Extracted entries -
┌────────

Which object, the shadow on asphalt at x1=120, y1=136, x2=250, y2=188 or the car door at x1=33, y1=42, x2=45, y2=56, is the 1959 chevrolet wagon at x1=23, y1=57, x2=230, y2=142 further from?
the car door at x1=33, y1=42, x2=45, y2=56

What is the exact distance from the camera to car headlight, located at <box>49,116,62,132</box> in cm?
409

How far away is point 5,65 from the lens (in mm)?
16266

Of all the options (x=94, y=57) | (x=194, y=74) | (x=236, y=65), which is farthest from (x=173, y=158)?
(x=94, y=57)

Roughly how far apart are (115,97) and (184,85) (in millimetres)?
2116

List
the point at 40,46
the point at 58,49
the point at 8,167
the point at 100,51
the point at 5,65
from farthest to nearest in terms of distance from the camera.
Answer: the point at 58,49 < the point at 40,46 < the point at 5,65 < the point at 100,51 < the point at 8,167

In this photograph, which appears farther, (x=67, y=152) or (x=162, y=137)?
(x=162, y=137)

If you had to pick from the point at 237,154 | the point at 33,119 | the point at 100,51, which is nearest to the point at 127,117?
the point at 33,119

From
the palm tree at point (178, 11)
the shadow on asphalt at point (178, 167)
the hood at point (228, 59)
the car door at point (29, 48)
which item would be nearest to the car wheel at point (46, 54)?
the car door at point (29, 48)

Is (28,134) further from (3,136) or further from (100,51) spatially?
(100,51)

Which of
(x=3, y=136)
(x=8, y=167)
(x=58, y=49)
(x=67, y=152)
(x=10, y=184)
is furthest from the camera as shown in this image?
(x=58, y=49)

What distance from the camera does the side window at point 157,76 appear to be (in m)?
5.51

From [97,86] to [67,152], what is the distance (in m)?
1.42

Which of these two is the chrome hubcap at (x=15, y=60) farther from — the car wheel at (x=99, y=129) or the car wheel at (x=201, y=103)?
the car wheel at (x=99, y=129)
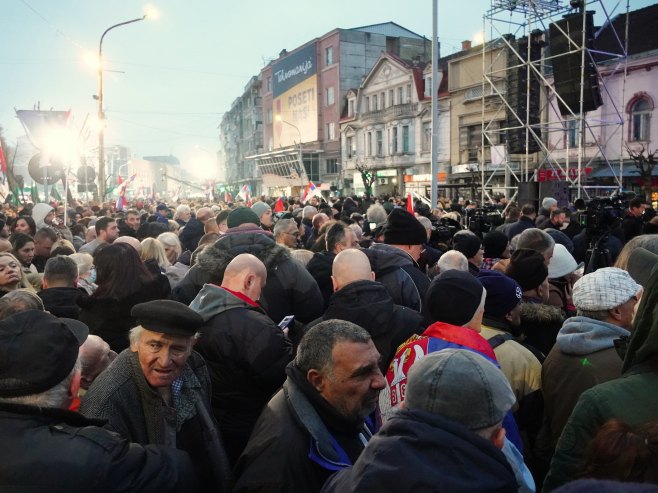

└────────

The exercise - Please reproduce the material unchanged, from the line containing "Roughly how far" through the end of the material, leaving out the pictures.

The answer -
Roughly how far apart are (115,97) and (184,85) (in millimetres)?
2116

List
the point at 40,46
the point at 58,49
the point at 8,167
the point at 100,51
the point at 5,65
from farthest to nearest in terms of distance from the camera.
Answer: the point at 58,49 < the point at 40,46 < the point at 5,65 < the point at 100,51 < the point at 8,167

In this photograph, which appears farther, (x=67, y=152) or (x=162, y=137)?
(x=162, y=137)

If you had to pick from the point at 237,154 | the point at 33,119 | the point at 100,51, which is nearest to the point at 127,117?
the point at 33,119

From
the palm tree at point (178, 11)
the shadow on asphalt at point (178, 167)
the hood at point (228, 59)
the car door at point (29, 48)
which item would be nearest to the car wheel at point (46, 54)?
the car door at point (29, 48)

Is (28,134) further from (3,136) or further from (100,51) spatially?
(100,51)

Which of
(x=3, y=136)
(x=8, y=167)
(x=58, y=49)
(x=67, y=152)
(x=10, y=184)
is furthest from the camera as shown in this image?
(x=58, y=49)

What distance from the camera does the side window at point 157,76 appear to be (in m)?
5.51

From [97,86] to [67,152], what is the distance (in m)?
1.42

Which of these two is the chrome hubcap at (x=15, y=60) farther from — the car wheel at (x=99, y=129) or the car wheel at (x=201, y=103)?
the car wheel at (x=99, y=129)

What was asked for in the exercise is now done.